━━ 提取文本 ━━
Postgres 的全文检索已经足够好了

作者: 阿森纳不可战胜 | 来源:发表于2017-07-02 20:29 被阅读174次

Postgres 的全文检索已经足够好了
ElasticSearch-搜索查询
django中的全文检索
Django 2.1.7 全文检索
检索
Django全文检索
全文检索
全文检索
Django引入全文检索
Django 引入全文检索

OSchina的这篇译文不错，详细介绍了Postgres的全文检索的功能和用法。
https://www.oschina.net/translate/postgres-full-text-search-is-good-enough

英语原文链接：
http://rachbelaid.com/postgres-full-text-search-is-good-enough/#1

开发Web应用时，你经常要加上搜索功能。甚至还不知能要搜什么，就在草图上画了一个放大镜。
搜索是项非常重要的功能，所以像elasticsearch和SOLR这样的基于lucene的工具变得很流行。它们都很棒。但使用这些大规模“杀伤性”的搜索武器前，你可能需要来点轻量级的，但又足够好的搜索工具。
所谓“足够好”，我是指一个搜索引擎拥有下列的功能：

词根（Stemming）
排名/提升(Ranking / Boost)
支持多种语言
对拼写错误模糊搜索
方言的支持

幸运的是PostgreSQL对这些功能全支持。

本文的目标读者是：

使用PostgreSQL，同时又不想安装其它的搜索引擎。
使用其它的数据库（比如MySQL），同时需要更好的全文搜索功能。

本文中我们将通过下面的表和数据说明PostgreSQL的全文搜索功能。
━━━
给定题目 1: 这篇关于 Postgres 全文检索的文章提到了哪两个基于 lucene 的搜索工具？
━━ 任务数据 ━━
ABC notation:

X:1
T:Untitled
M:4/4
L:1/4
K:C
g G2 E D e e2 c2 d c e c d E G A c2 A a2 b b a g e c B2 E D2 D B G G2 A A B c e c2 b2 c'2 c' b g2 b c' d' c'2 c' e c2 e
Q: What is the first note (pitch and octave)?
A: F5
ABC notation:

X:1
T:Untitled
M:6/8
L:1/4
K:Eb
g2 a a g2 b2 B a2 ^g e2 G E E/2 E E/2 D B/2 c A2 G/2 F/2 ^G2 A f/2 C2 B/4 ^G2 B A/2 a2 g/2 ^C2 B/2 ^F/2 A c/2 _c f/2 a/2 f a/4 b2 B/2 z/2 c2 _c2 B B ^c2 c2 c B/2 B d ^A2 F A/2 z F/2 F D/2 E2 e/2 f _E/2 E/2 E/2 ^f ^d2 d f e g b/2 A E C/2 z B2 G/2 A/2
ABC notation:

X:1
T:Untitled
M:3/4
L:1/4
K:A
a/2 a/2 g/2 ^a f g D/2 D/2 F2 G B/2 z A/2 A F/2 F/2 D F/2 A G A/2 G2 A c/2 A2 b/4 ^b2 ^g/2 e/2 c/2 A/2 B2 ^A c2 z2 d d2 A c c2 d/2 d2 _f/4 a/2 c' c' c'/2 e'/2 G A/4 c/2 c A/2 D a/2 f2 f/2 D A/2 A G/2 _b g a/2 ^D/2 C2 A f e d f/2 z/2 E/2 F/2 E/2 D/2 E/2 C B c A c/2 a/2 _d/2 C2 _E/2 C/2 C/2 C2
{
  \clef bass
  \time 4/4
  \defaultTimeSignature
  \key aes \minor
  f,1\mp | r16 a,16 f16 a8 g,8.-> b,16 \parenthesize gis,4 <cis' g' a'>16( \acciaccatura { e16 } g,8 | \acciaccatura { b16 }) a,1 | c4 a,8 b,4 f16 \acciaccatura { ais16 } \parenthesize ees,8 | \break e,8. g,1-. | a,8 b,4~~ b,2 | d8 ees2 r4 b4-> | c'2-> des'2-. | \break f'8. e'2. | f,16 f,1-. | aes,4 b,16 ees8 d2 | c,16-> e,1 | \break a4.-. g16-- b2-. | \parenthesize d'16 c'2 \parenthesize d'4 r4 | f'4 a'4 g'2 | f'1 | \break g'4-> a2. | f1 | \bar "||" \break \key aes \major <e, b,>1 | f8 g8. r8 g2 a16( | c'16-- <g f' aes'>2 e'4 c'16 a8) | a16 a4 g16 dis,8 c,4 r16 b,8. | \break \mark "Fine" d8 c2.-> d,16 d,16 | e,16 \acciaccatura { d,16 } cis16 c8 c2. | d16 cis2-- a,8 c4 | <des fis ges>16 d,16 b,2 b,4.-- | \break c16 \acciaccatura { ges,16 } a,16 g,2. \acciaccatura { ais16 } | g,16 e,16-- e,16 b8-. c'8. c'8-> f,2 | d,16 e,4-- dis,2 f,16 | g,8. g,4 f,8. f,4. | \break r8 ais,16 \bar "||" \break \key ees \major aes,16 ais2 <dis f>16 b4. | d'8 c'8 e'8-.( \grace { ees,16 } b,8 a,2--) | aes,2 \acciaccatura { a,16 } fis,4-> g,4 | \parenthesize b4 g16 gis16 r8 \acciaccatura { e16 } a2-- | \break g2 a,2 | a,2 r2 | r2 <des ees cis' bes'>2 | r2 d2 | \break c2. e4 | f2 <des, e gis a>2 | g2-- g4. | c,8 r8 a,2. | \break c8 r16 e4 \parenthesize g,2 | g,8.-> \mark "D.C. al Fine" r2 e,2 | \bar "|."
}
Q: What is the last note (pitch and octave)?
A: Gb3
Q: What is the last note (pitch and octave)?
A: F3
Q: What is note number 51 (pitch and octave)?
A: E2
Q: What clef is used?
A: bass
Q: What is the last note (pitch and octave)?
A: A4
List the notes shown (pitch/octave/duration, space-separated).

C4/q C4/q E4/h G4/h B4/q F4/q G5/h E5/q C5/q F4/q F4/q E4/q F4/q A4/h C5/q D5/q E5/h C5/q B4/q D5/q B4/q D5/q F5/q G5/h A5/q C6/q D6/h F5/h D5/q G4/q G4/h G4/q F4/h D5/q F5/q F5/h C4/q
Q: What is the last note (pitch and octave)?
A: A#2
━━━
给定题目 2: 请逐字引用上面条目中的几行，从包含“C4/q C4/q E4/h”的那一行开始，到条目的最后一行结束，首尾两行都包括在内。

完整输出 1: elasticsearch 和 SOLR。

完整输出 2:
C4/q C4/q E4/h G4/h B4/q F4/q G5/h E5/q C5/q F4/q F4/q E4/q F4/q A4/h C5/q D5/q E5/h C5/q B4/q D5/q B4/q D5/q F5/q G5/h A5/q C6/q D6/h F5/h D5/q G4/q G4/h G4/q F4/h D5/q F5/q F5/h C4/q
Q: What is the last note (pitch and octave)?
A: A#2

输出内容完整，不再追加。